1. **Bypass entrypoint.** ``apply_bypass_mode_to_diffusion_batch`` sets
   ``old_log_probs := rollout_log_probs`` (zero-cost).  The trainer-side
   decoupled correction is skipped because ``old == rollout`` would be a no-op.
2. **Per-step correction.** ``diffusion_loss`` reads ``config.rollout_correction``
   and computes IS/RS per SDE step via ``compute_rollout_correction_and_rejection_mask``.

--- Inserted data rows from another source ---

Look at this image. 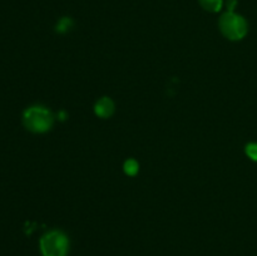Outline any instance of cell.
I'll use <instances>...</instances> for the list:
<instances>
[{"instance_id":"obj_1","label":"cell","mask_w":257,"mask_h":256,"mask_svg":"<svg viewBox=\"0 0 257 256\" xmlns=\"http://www.w3.org/2000/svg\"><path fill=\"white\" fill-rule=\"evenodd\" d=\"M54 118L52 112L42 105L29 107L23 114V123L30 132L44 133L52 128Z\"/></svg>"},{"instance_id":"obj_2","label":"cell","mask_w":257,"mask_h":256,"mask_svg":"<svg viewBox=\"0 0 257 256\" xmlns=\"http://www.w3.org/2000/svg\"><path fill=\"white\" fill-rule=\"evenodd\" d=\"M69 240L60 231H50L40 238V251L43 256H67Z\"/></svg>"},{"instance_id":"obj_3","label":"cell","mask_w":257,"mask_h":256,"mask_svg":"<svg viewBox=\"0 0 257 256\" xmlns=\"http://www.w3.org/2000/svg\"><path fill=\"white\" fill-rule=\"evenodd\" d=\"M220 29L227 39L240 40L247 33V23L241 15L227 12L221 17Z\"/></svg>"},{"instance_id":"obj_4","label":"cell","mask_w":257,"mask_h":256,"mask_svg":"<svg viewBox=\"0 0 257 256\" xmlns=\"http://www.w3.org/2000/svg\"><path fill=\"white\" fill-rule=\"evenodd\" d=\"M94 112L98 117L100 118H108L113 114L114 112V103L112 99L107 97H103L95 103Z\"/></svg>"},{"instance_id":"obj_5","label":"cell","mask_w":257,"mask_h":256,"mask_svg":"<svg viewBox=\"0 0 257 256\" xmlns=\"http://www.w3.org/2000/svg\"><path fill=\"white\" fill-rule=\"evenodd\" d=\"M198 2L203 9L211 13L220 12L222 8V0H198Z\"/></svg>"},{"instance_id":"obj_6","label":"cell","mask_w":257,"mask_h":256,"mask_svg":"<svg viewBox=\"0 0 257 256\" xmlns=\"http://www.w3.org/2000/svg\"><path fill=\"white\" fill-rule=\"evenodd\" d=\"M123 170H124L125 175L136 176V175H137L138 170H140V165H138L137 161L127 160L124 162V166H123Z\"/></svg>"},{"instance_id":"obj_7","label":"cell","mask_w":257,"mask_h":256,"mask_svg":"<svg viewBox=\"0 0 257 256\" xmlns=\"http://www.w3.org/2000/svg\"><path fill=\"white\" fill-rule=\"evenodd\" d=\"M246 155L252 161L257 162V143H250L246 146Z\"/></svg>"},{"instance_id":"obj_8","label":"cell","mask_w":257,"mask_h":256,"mask_svg":"<svg viewBox=\"0 0 257 256\" xmlns=\"http://www.w3.org/2000/svg\"><path fill=\"white\" fill-rule=\"evenodd\" d=\"M70 24H72L70 19H68V18H64V19L60 20L59 24H58V32H59V33L67 32V30L70 28Z\"/></svg>"},{"instance_id":"obj_9","label":"cell","mask_w":257,"mask_h":256,"mask_svg":"<svg viewBox=\"0 0 257 256\" xmlns=\"http://www.w3.org/2000/svg\"><path fill=\"white\" fill-rule=\"evenodd\" d=\"M236 4H237V2H236V0H227L228 12H233V9H235Z\"/></svg>"}]
</instances>
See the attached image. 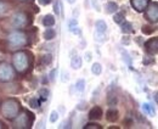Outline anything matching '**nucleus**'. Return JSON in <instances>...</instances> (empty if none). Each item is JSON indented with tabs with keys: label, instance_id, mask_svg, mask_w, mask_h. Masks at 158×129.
Here are the masks:
<instances>
[{
	"label": "nucleus",
	"instance_id": "f257e3e1",
	"mask_svg": "<svg viewBox=\"0 0 158 129\" xmlns=\"http://www.w3.org/2000/svg\"><path fill=\"white\" fill-rule=\"evenodd\" d=\"M2 111L6 118H15L20 112V104L15 99H9L3 102Z\"/></svg>",
	"mask_w": 158,
	"mask_h": 129
},
{
	"label": "nucleus",
	"instance_id": "f03ea898",
	"mask_svg": "<svg viewBox=\"0 0 158 129\" xmlns=\"http://www.w3.org/2000/svg\"><path fill=\"white\" fill-rule=\"evenodd\" d=\"M14 66L18 72H26L29 67V57L26 52L20 51L16 52L14 56Z\"/></svg>",
	"mask_w": 158,
	"mask_h": 129
},
{
	"label": "nucleus",
	"instance_id": "7ed1b4c3",
	"mask_svg": "<svg viewBox=\"0 0 158 129\" xmlns=\"http://www.w3.org/2000/svg\"><path fill=\"white\" fill-rule=\"evenodd\" d=\"M33 115L29 113L28 111H24L23 113H21L20 116H16L15 118V122H14V125L15 128H21V129H24V128H30L32 123H33Z\"/></svg>",
	"mask_w": 158,
	"mask_h": 129
},
{
	"label": "nucleus",
	"instance_id": "20e7f679",
	"mask_svg": "<svg viewBox=\"0 0 158 129\" xmlns=\"http://www.w3.org/2000/svg\"><path fill=\"white\" fill-rule=\"evenodd\" d=\"M8 39H9L10 45L14 48H20L27 44V36L23 32H12Z\"/></svg>",
	"mask_w": 158,
	"mask_h": 129
},
{
	"label": "nucleus",
	"instance_id": "39448f33",
	"mask_svg": "<svg viewBox=\"0 0 158 129\" xmlns=\"http://www.w3.org/2000/svg\"><path fill=\"white\" fill-rule=\"evenodd\" d=\"M15 77V71L9 63H0V80L10 82Z\"/></svg>",
	"mask_w": 158,
	"mask_h": 129
},
{
	"label": "nucleus",
	"instance_id": "423d86ee",
	"mask_svg": "<svg viewBox=\"0 0 158 129\" xmlns=\"http://www.w3.org/2000/svg\"><path fill=\"white\" fill-rule=\"evenodd\" d=\"M30 22L28 15L26 12H18V14H15L14 17H12V24L18 27V28H22V27H26L28 26Z\"/></svg>",
	"mask_w": 158,
	"mask_h": 129
},
{
	"label": "nucleus",
	"instance_id": "0eeeda50",
	"mask_svg": "<svg viewBox=\"0 0 158 129\" xmlns=\"http://www.w3.org/2000/svg\"><path fill=\"white\" fill-rule=\"evenodd\" d=\"M146 18L150 22H158V3H151L148 8H146Z\"/></svg>",
	"mask_w": 158,
	"mask_h": 129
},
{
	"label": "nucleus",
	"instance_id": "6e6552de",
	"mask_svg": "<svg viewBox=\"0 0 158 129\" xmlns=\"http://www.w3.org/2000/svg\"><path fill=\"white\" fill-rule=\"evenodd\" d=\"M145 49L148 54H158V38H152L145 43Z\"/></svg>",
	"mask_w": 158,
	"mask_h": 129
},
{
	"label": "nucleus",
	"instance_id": "1a4fd4ad",
	"mask_svg": "<svg viewBox=\"0 0 158 129\" xmlns=\"http://www.w3.org/2000/svg\"><path fill=\"white\" fill-rule=\"evenodd\" d=\"M130 3H132V6H133L136 11L142 12V11H145V9L147 8L150 0H130Z\"/></svg>",
	"mask_w": 158,
	"mask_h": 129
},
{
	"label": "nucleus",
	"instance_id": "9d476101",
	"mask_svg": "<svg viewBox=\"0 0 158 129\" xmlns=\"http://www.w3.org/2000/svg\"><path fill=\"white\" fill-rule=\"evenodd\" d=\"M102 109L99 107V106H95L91 109V111L89 112V118L92 119V121H96V119H100L102 117Z\"/></svg>",
	"mask_w": 158,
	"mask_h": 129
},
{
	"label": "nucleus",
	"instance_id": "9b49d317",
	"mask_svg": "<svg viewBox=\"0 0 158 129\" xmlns=\"http://www.w3.org/2000/svg\"><path fill=\"white\" fill-rule=\"evenodd\" d=\"M120 28H122V32L123 33H125V34H128V33H133V26H132V23H129V22H125V21H123L122 23H120Z\"/></svg>",
	"mask_w": 158,
	"mask_h": 129
},
{
	"label": "nucleus",
	"instance_id": "f8f14e48",
	"mask_svg": "<svg viewBox=\"0 0 158 129\" xmlns=\"http://www.w3.org/2000/svg\"><path fill=\"white\" fill-rule=\"evenodd\" d=\"M71 66L73 70H78L82 67V58L79 56H74L72 60H71Z\"/></svg>",
	"mask_w": 158,
	"mask_h": 129
},
{
	"label": "nucleus",
	"instance_id": "ddd939ff",
	"mask_svg": "<svg viewBox=\"0 0 158 129\" xmlns=\"http://www.w3.org/2000/svg\"><path fill=\"white\" fill-rule=\"evenodd\" d=\"M106 28H107V24H106L105 21L99 20V21L96 22V32H98V33H105Z\"/></svg>",
	"mask_w": 158,
	"mask_h": 129
},
{
	"label": "nucleus",
	"instance_id": "4468645a",
	"mask_svg": "<svg viewBox=\"0 0 158 129\" xmlns=\"http://www.w3.org/2000/svg\"><path fill=\"white\" fill-rule=\"evenodd\" d=\"M43 24L45 27H51L55 24V18L52 15H46L44 18H43Z\"/></svg>",
	"mask_w": 158,
	"mask_h": 129
},
{
	"label": "nucleus",
	"instance_id": "2eb2a0df",
	"mask_svg": "<svg viewBox=\"0 0 158 129\" xmlns=\"http://www.w3.org/2000/svg\"><path fill=\"white\" fill-rule=\"evenodd\" d=\"M106 118L108 122H116L118 119V112L116 110H110L106 115Z\"/></svg>",
	"mask_w": 158,
	"mask_h": 129
},
{
	"label": "nucleus",
	"instance_id": "dca6fc26",
	"mask_svg": "<svg viewBox=\"0 0 158 129\" xmlns=\"http://www.w3.org/2000/svg\"><path fill=\"white\" fill-rule=\"evenodd\" d=\"M55 36H56V32H55L54 29H51V28H49V29H46V30L44 32V38H45L46 40H51V39H54Z\"/></svg>",
	"mask_w": 158,
	"mask_h": 129
},
{
	"label": "nucleus",
	"instance_id": "f3484780",
	"mask_svg": "<svg viewBox=\"0 0 158 129\" xmlns=\"http://www.w3.org/2000/svg\"><path fill=\"white\" fill-rule=\"evenodd\" d=\"M91 72H92L94 74H96V76L101 74V72H102L101 64H100V63H94V64H92V67H91Z\"/></svg>",
	"mask_w": 158,
	"mask_h": 129
},
{
	"label": "nucleus",
	"instance_id": "a211bd4d",
	"mask_svg": "<svg viewBox=\"0 0 158 129\" xmlns=\"http://www.w3.org/2000/svg\"><path fill=\"white\" fill-rule=\"evenodd\" d=\"M118 10V5L116 4V3H108L107 5H106V11L108 12V14H113V12H116Z\"/></svg>",
	"mask_w": 158,
	"mask_h": 129
},
{
	"label": "nucleus",
	"instance_id": "6ab92c4d",
	"mask_svg": "<svg viewBox=\"0 0 158 129\" xmlns=\"http://www.w3.org/2000/svg\"><path fill=\"white\" fill-rule=\"evenodd\" d=\"M70 30L74 34H78L79 33V29H78V24H77V21L76 20H72L70 22Z\"/></svg>",
	"mask_w": 158,
	"mask_h": 129
},
{
	"label": "nucleus",
	"instance_id": "aec40b11",
	"mask_svg": "<svg viewBox=\"0 0 158 129\" xmlns=\"http://www.w3.org/2000/svg\"><path fill=\"white\" fill-rule=\"evenodd\" d=\"M142 109H144V111H145L146 113H148V115H154V113H156L154 109H153L150 104H145V105L142 106Z\"/></svg>",
	"mask_w": 158,
	"mask_h": 129
},
{
	"label": "nucleus",
	"instance_id": "412c9836",
	"mask_svg": "<svg viewBox=\"0 0 158 129\" xmlns=\"http://www.w3.org/2000/svg\"><path fill=\"white\" fill-rule=\"evenodd\" d=\"M39 95H40V98H42V100H46L48 99V96H49V90L48 89H40L39 90Z\"/></svg>",
	"mask_w": 158,
	"mask_h": 129
},
{
	"label": "nucleus",
	"instance_id": "4be33fe9",
	"mask_svg": "<svg viewBox=\"0 0 158 129\" xmlns=\"http://www.w3.org/2000/svg\"><path fill=\"white\" fill-rule=\"evenodd\" d=\"M154 32V28H152L151 26H144L142 27V33L144 34H152Z\"/></svg>",
	"mask_w": 158,
	"mask_h": 129
},
{
	"label": "nucleus",
	"instance_id": "5701e85b",
	"mask_svg": "<svg viewBox=\"0 0 158 129\" xmlns=\"http://www.w3.org/2000/svg\"><path fill=\"white\" fill-rule=\"evenodd\" d=\"M51 61H52V56H51L50 54L44 55V56H43V58H42V62H43L44 64H50V63H51Z\"/></svg>",
	"mask_w": 158,
	"mask_h": 129
},
{
	"label": "nucleus",
	"instance_id": "b1692460",
	"mask_svg": "<svg viewBox=\"0 0 158 129\" xmlns=\"http://www.w3.org/2000/svg\"><path fill=\"white\" fill-rule=\"evenodd\" d=\"M84 87H85V82H84L83 79H79V80L77 82V84H76V88H77L78 91H83V90H84Z\"/></svg>",
	"mask_w": 158,
	"mask_h": 129
},
{
	"label": "nucleus",
	"instance_id": "393cba45",
	"mask_svg": "<svg viewBox=\"0 0 158 129\" xmlns=\"http://www.w3.org/2000/svg\"><path fill=\"white\" fill-rule=\"evenodd\" d=\"M113 20H114L116 23H122L124 21V15L123 14H116L114 17H113Z\"/></svg>",
	"mask_w": 158,
	"mask_h": 129
},
{
	"label": "nucleus",
	"instance_id": "a878e982",
	"mask_svg": "<svg viewBox=\"0 0 158 129\" xmlns=\"http://www.w3.org/2000/svg\"><path fill=\"white\" fill-rule=\"evenodd\" d=\"M29 105H30V107H33V109H38L40 106V102L37 99H30L29 100Z\"/></svg>",
	"mask_w": 158,
	"mask_h": 129
},
{
	"label": "nucleus",
	"instance_id": "bb28decb",
	"mask_svg": "<svg viewBox=\"0 0 158 129\" xmlns=\"http://www.w3.org/2000/svg\"><path fill=\"white\" fill-rule=\"evenodd\" d=\"M85 129H101V127L99 124H95V123H89L84 127Z\"/></svg>",
	"mask_w": 158,
	"mask_h": 129
},
{
	"label": "nucleus",
	"instance_id": "cd10ccee",
	"mask_svg": "<svg viewBox=\"0 0 158 129\" xmlns=\"http://www.w3.org/2000/svg\"><path fill=\"white\" fill-rule=\"evenodd\" d=\"M57 118H58V113H57L56 111L51 112V115H50V122H51V123H54V122H56V121H57Z\"/></svg>",
	"mask_w": 158,
	"mask_h": 129
},
{
	"label": "nucleus",
	"instance_id": "c85d7f7f",
	"mask_svg": "<svg viewBox=\"0 0 158 129\" xmlns=\"http://www.w3.org/2000/svg\"><path fill=\"white\" fill-rule=\"evenodd\" d=\"M6 49V43H5V40H3V39H0V50H5Z\"/></svg>",
	"mask_w": 158,
	"mask_h": 129
},
{
	"label": "nucleus",
	"instance_id": "c756f323",
	"mask_svg": "<svg viewBox=\"0 0 158 129\" xmlns=\"http://www.w3.org/2000/svg\"><path fill=\"white\" fill-rule=\"evenodd\" d=\"M54 10H55V14H56V15H60V2H57V3L55 4Z\"/></svg>",
	"mask_w": 158,
	"mask_h": 129
},
{
	"label": "nucleus",
	"instance_id": "7c9ffc66",
	"mask_svg": "<svg viewBox=\"0 0 158 129\" xmlns=\"http://www.w3.org/2000/svg\"><path fill=\"white\" fill-rule=\"evenodd\" d=\"M5 10H6V6H5V4H3L2 2H0V15H2V14H4V12H5Z\"/></svg>",
	"mask_w": 158,
	"mask_h": 129
},
{
	"label": "nucleus",
	"instance_id": "2f4dec72",
	"mask_svg": "<svg viewBox=\"0 0 158 129\" xmlns=\"http://www.w3.org/2000/svg\"><path fill=\"white\" fill-rule=\"evenodd\" d=\"M38 2H39V4H42V5H48V4L51 3V0H38Z\"/></svg>",
	"mask_w": 158,
	"mask_h": 129
},
{
	"label": "nucleus",
	"instance_id": "473e14b6",
	"mask_svg": "<svg viewBox=\"0 0 158 129\" xmlns=\"http://www.w3.org/2000/svg\"><path fill=\"white\" fill-rule=\"evenodd\" d=\"M151 62H153V58H147V57L144 58V63H145V64H148V63H151Z\"/></svg>",
	"mask_w": 158,
	"mask_h": 129
},
{
	"label": "nucleus",
	"instance_id": "72a5a7b5",
	"mask_svg": "<svg viewBox=\"0 0 158 129\" xmlns=\"http://www.w3.org/2000/svg\"><path fill=\"white\" fill-rule=\"evenodd\" d=\"M154 100H156V102L158 104V93H157V94L154 95Z\"/></svg>",
	"mask_w": 158,
	"mask_h": 129
},
{
	"label": "nucleus",
	"instance_id": "f704fd0d",
	"mask_svg": "<svg viewBox=\"0 0 158 129\" xmlns=\"http://www.w3.org/2000/svg\"><path fill=\"white\" fill-rule=\"evenodd\" d=\"M90 58H91V57H90V52H88V54H86V60L90 61Z\"/></svg>",
	"mask_w": 158,
	"mask_h": 129
},
{
	"label": "nucleus",
	"instance_id": "c9c22d12",
	"mask_svg": "<svg viewBox=\"0 0 158 129\" xmlns=\"http://www.w3.org/2000/svg\"><path fill=\"white\" fill-rule=\"evenodd\" d=\"M76 2V0H68V3H71V4H73Z\"/></svg>",
	"mask_w": 158,
	"mask_h": 129
},
{
	"label": "nucleus",
	"instance_id": "e433bc0d",
	"mask_svg": "<svg viewBox=\"0 0 158 129\" xmlns=\"http://www.w3.org/2000/svg\"><path fill=\"white\" fill-rule=\"evenodd\" d=\"M2 127H3V125H2V123H0V128H2Z\"/></svg>",
	"mask_w": 158,
	"mask_h": 129
}]
</instances>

   For ``ppo_clip`` only the RS mask is applied; the PPO ratio ``exp(current − rollout)``
   handles IS.
3. **Decoupled correction.** ``apply_rollout_correction_to_diffusion_batch``
   runs once per global batch using ``old_log_probs`` vs ``rollout_log_probs``
   and stashes a combined ``rollout_is_weights`` tensor.
4. **Loss application.** ``flow_grpo`` / ``grpo_guard`` multiply per-element
   loss by (detached) ``rollout_is_weights``.  Diffusion has no padding so
   rejection is weight=0 — no separate mask needed.

The config lives on ``DiffusionActorConfig.rollout_correction`` (imported from
verl).  No dedicated loss registration or engine modifications are required.